Doing this will prevent CommCare HQ users from logging in, so it should
only be done in production environments when CommCare Analytics is not
in use.
To return to allowing CommCare HQ users to log in, set it back to
`AUTH_TYPE = AUTH_OAUTH`.
### Importing UCRs using Redis and Celery
Celery is used to import UCRs that are larger than
`hq_superset.views.ASYNC_DATASOURCE_IMPORT_LIMIT_IN_BYTES`. If you need
to import UCRs larger than this, you need to run Celery to import them.
Here is how celery can be run locally.
- Install and run Redis
- Add Redis and Celery config sections from
`superset_config.example.py` to your local `superset_config.py`.
- Run
`celery --app=superset.tasks.celery_app:app worker --pool=prefork -O fair -c 4`
in the Superset virtualenv.
### Overwriting templates
Superset provides a way to update HTML templates by adding a file called
`tail_js_custom_extra.html`.
This file can be used to insert HTML or script for all pages.
This isn't documented in superset but can be seen in the superset's
[basic template](https://github.com/apache/superset/blob/f453d5d7e75cfd403b5552d6719b8ebc1f121d9e/superset/templates/superset/basic.html#L131).
### Testing
Install requirements for running tests:
$ pip install -e '.[test]'
$ pytest
The test runner can only run tests that do not import from Superset.
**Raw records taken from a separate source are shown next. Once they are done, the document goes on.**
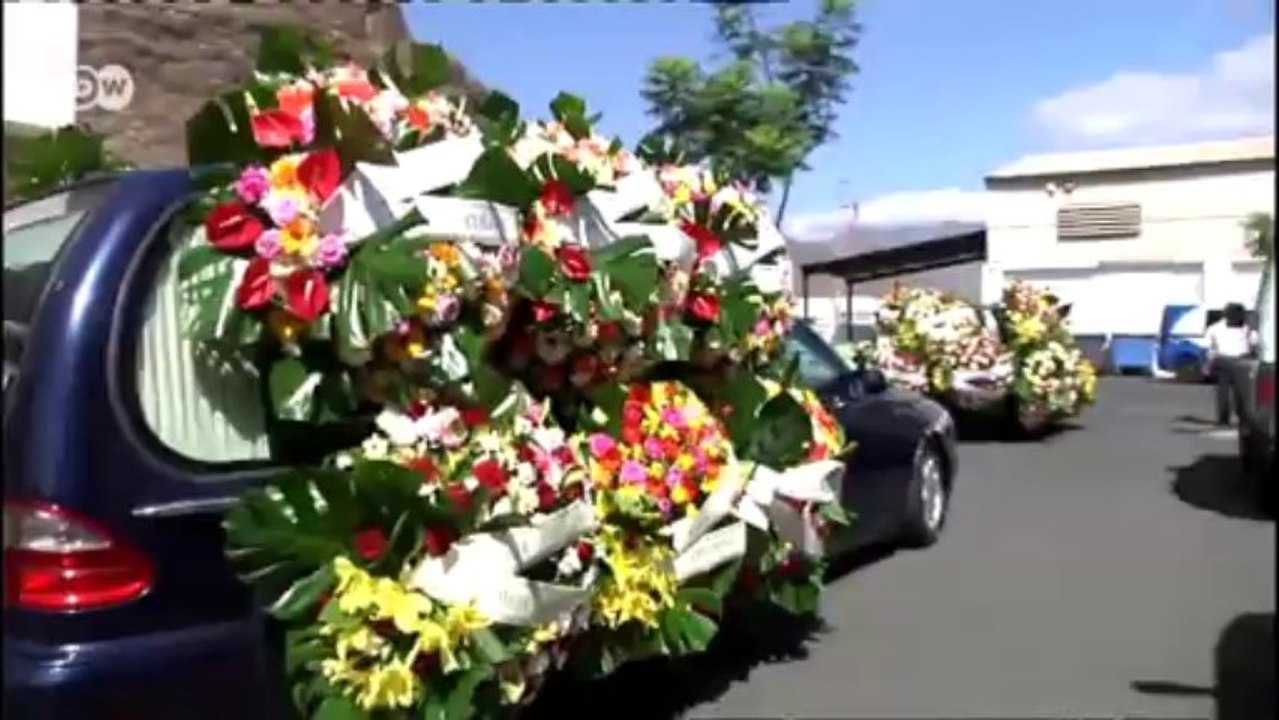 La gomera: kostenfreie bestattungen | europa aktuell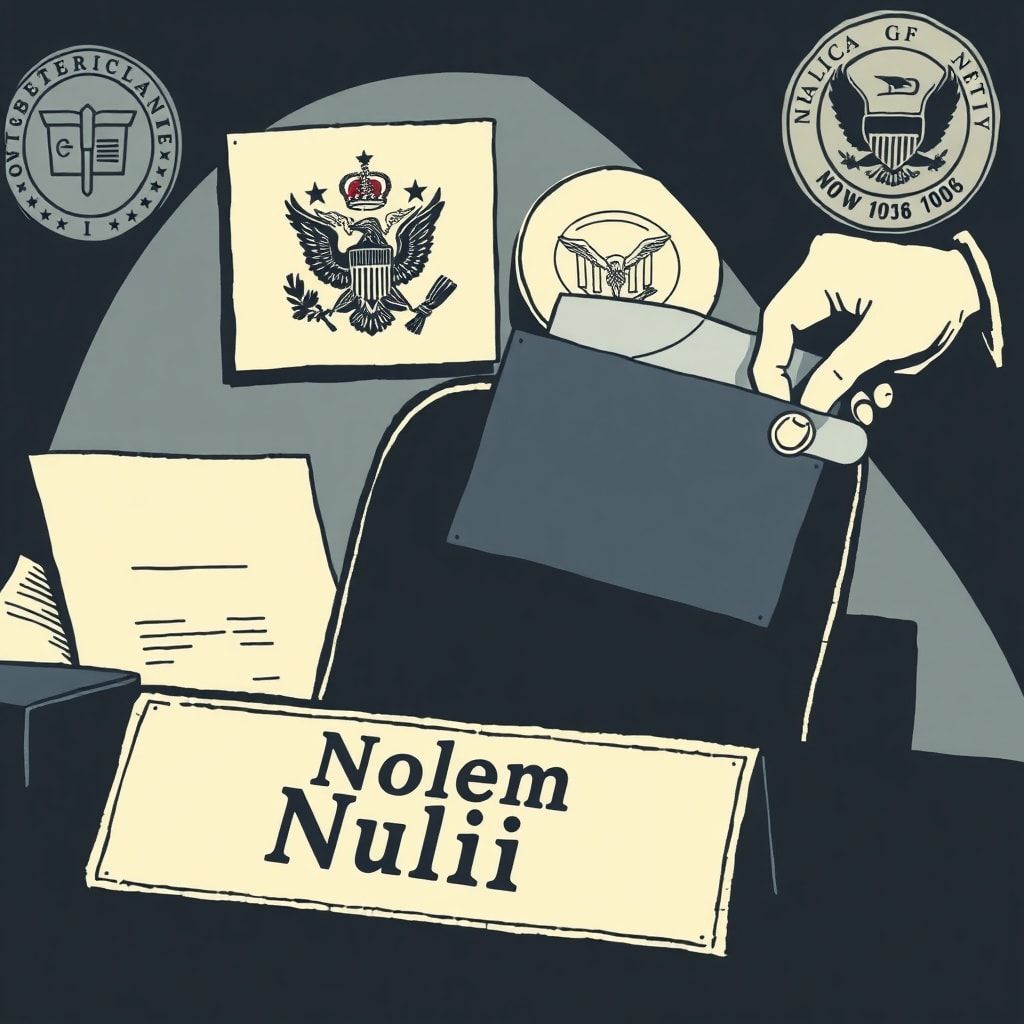 Trump entlässt Noem – Mullin übernimmt künftig das US-Heimatschutzministerium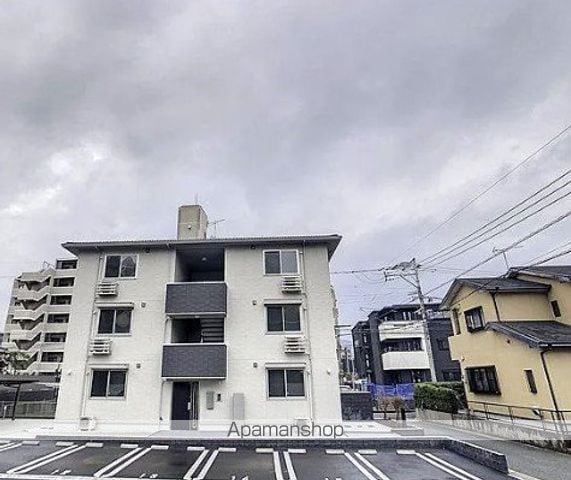 bliss長尾 壱番館の外観写真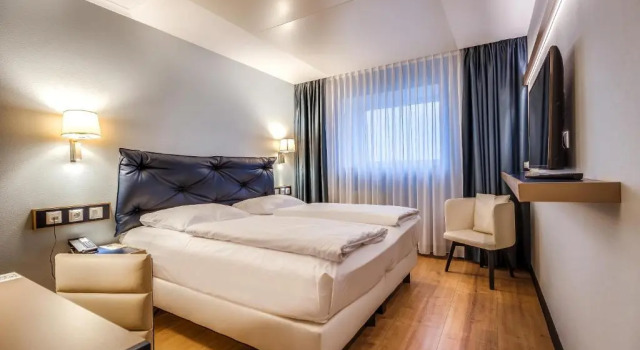 Habitación doble Estándar Congress Hotel Chemnitz
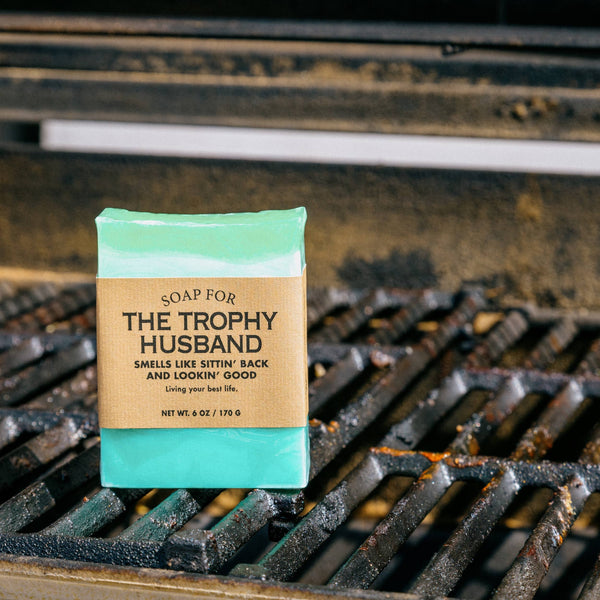 Soap for The Trophy Husband | Funny Soap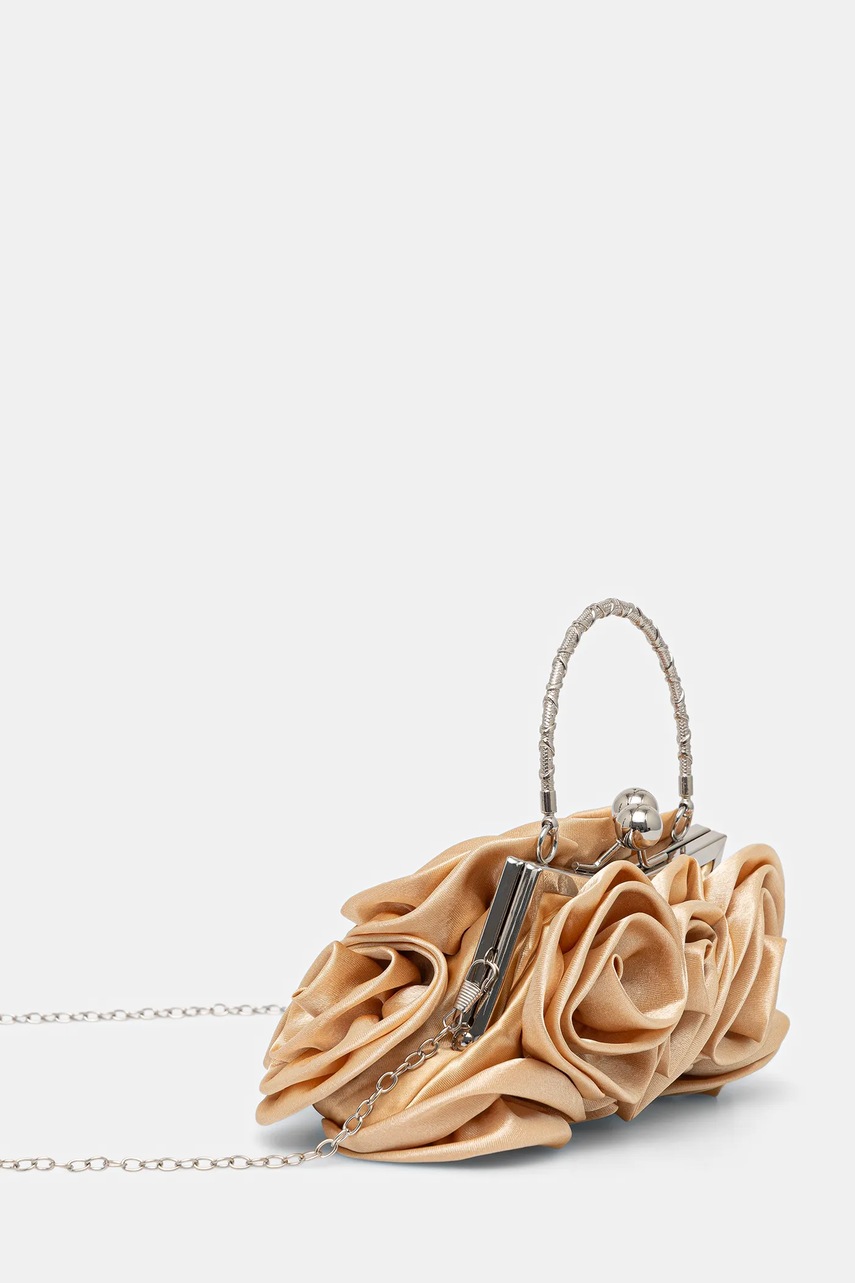 Сумочка Answear.LAB цвет жёлтый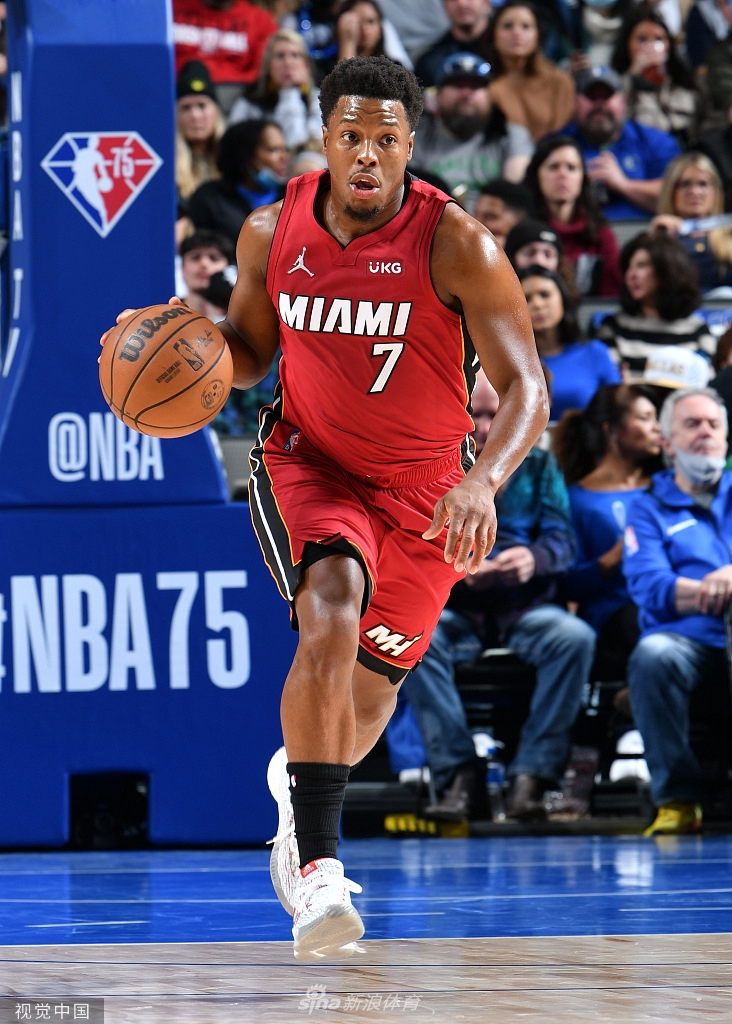 [NBA常规赛]热火125-110独行侠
The
code you want to test will need to be in a module whose dependencies
don't include Superset.
### Testing on staging
In order to test your feature branch on staging you need to
1. Check out to `master` branch (make sure it's up to date)
2. Add your feature branch to the `branches` section in `scripts/staging.yml` file
3. Make a PR to `master`
4. Once merged, run `scripts/rebuildstaging` (this will rebuild the staging branch on your machine)
5. Push the new `staging` branch to remote
6. Deploy `staging` (see Deploying Staging below)
#### Deploying staging
1. SSH to `commcare-analytics-staging.dimagi.com`
2. Virtual environment should already be activated
3. Uninstall current superset version
```shell
$ pip uninstall commcare-analytics
```
4. Install new superset version
```shell
$ pip install git+https://github.com/dimagi/commcare-analytics.git@staging
```
5. Restart superset & celery as needed
```shell
$ sudo supervisorctl restart superset
$ sudo supervisorctl restart commcare_analytics_celery_default
```
### Creating a migration
You will need to create an Alembic migration for any new SQLAlchemy
models that you add. The Superset CLI should allow you to do this:
```shell
$ superset db revision --autogenerate -m "Add table for Foo model"
```
However, problems with this approach have occurred in the past. You
might have more success by using Alembic directly. You will need to
modify the configuration a little to do this:
1. Copy the "HQ_DATA" database URI from `superset_config.py`.
2. Paste it as the value of `sqlalchemy.url` in
`hq_superset/migrations/alembic.ini`.
3. Edit `env.py` and comment out the following lines:
```
hq_data_uri = current_app.config['SQLALCHEMY_BINDS'][HQ_DATA]
decoded_uri = urllib.parse.unquote(hq_data_uri)
config.set_main_option('sqlalchemy.url', decoded_uri)
```
Those changes will allow Alembic to connect to the "HD Data" database
without the need to instantiate Superset's Flask app. You can now
autogenerate your new table with:
```shell
$ cd hq_superset/migrations/
$ alembic revision --autogenerate -m "Add table for Foo model"
```
Upgrading Superset
------------------
`dimagi-superset` is a requirement of this `commcare-analytics` package.
It is a fork of `apache-superset`, and adds important features to it,
necessary for `commcare-analytics`. For more information about how to
upgrade `dimagi-superset`, see
[Dimagi Superset Fork](apache-superset.md).